◆ **Task to carry out**: From the entries provided below, copy each line that contains the word "solar".

[Data for review — start]

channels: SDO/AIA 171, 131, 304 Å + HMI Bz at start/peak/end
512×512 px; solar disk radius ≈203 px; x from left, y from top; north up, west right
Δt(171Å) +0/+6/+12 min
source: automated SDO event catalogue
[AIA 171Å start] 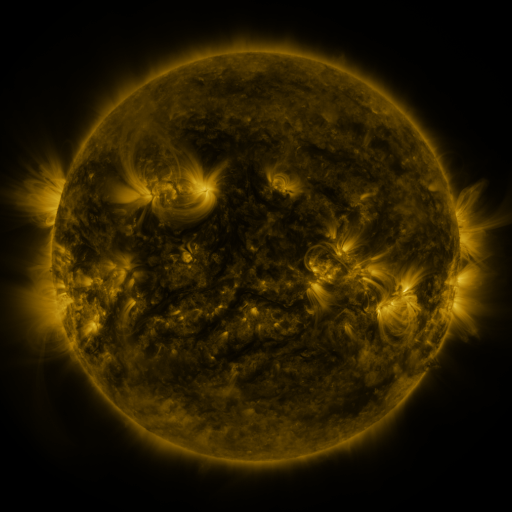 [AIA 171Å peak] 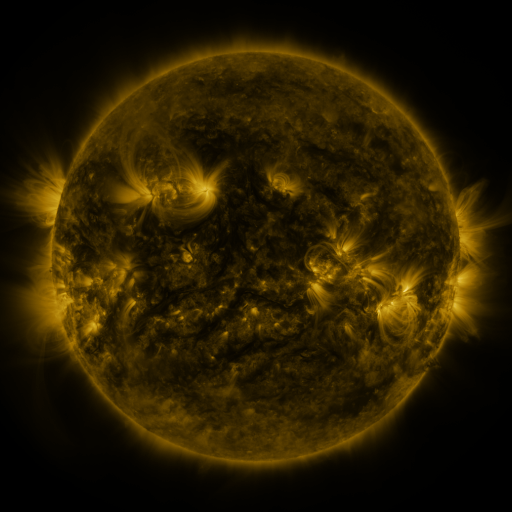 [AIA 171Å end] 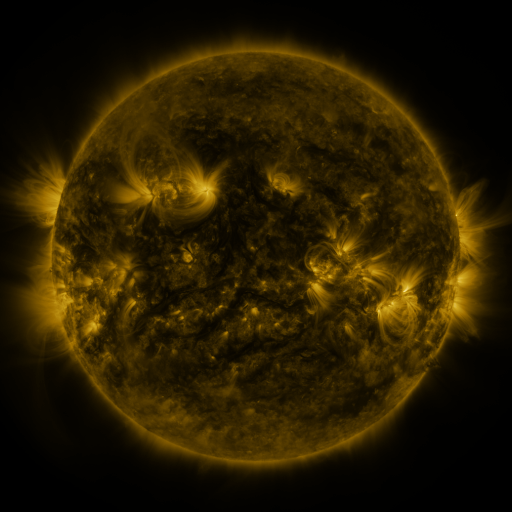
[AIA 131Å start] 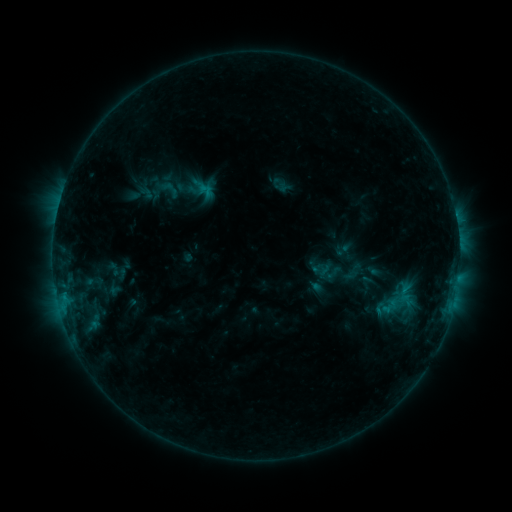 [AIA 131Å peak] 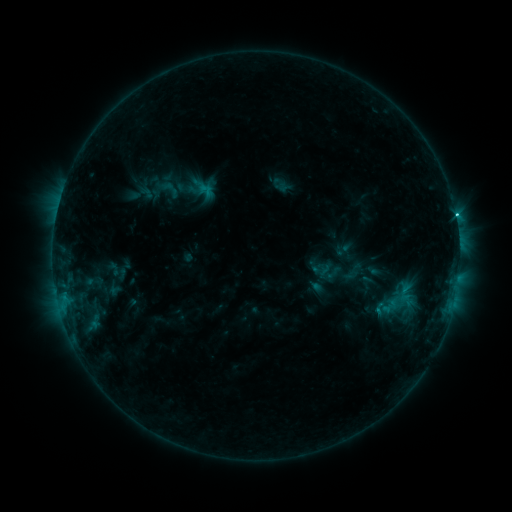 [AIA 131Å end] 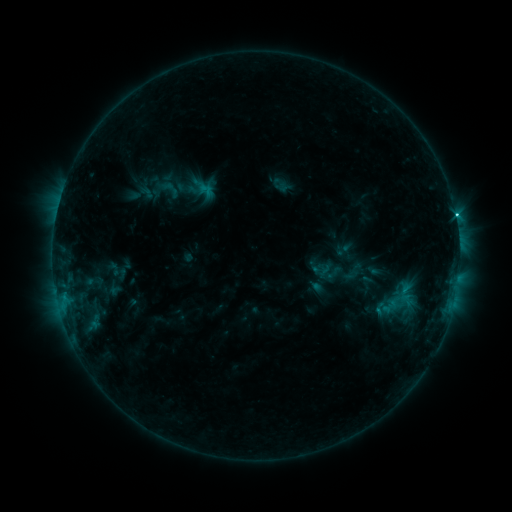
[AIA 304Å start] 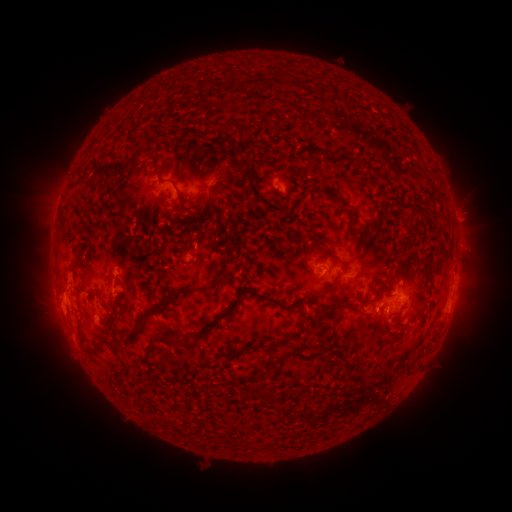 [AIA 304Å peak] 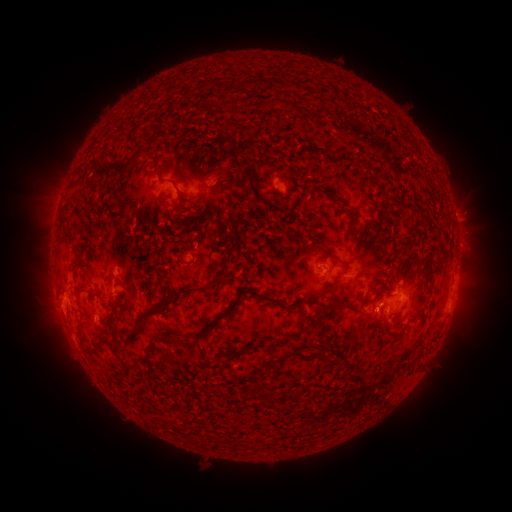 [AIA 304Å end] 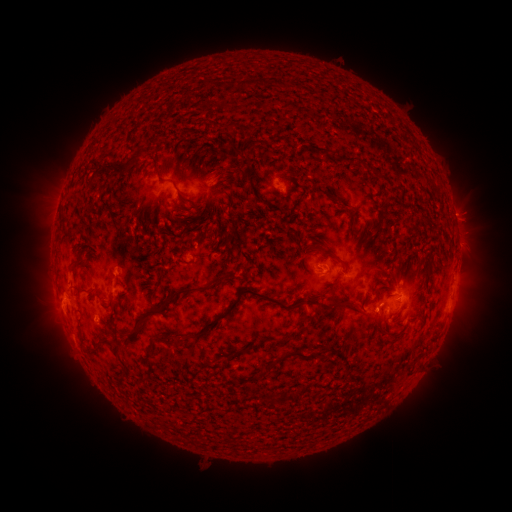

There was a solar flare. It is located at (455, 216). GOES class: C1.5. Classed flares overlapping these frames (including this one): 1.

[Data for review — finish]

◆ **Solution for this exercise**:
512×512 px; solar disk radius ≈203 px; x from left, y from top; north up, west right
There was a solar flare. It is located at (455, 216). GOES class: C1.5. Classed flares overlapping these frames (including this one): 1.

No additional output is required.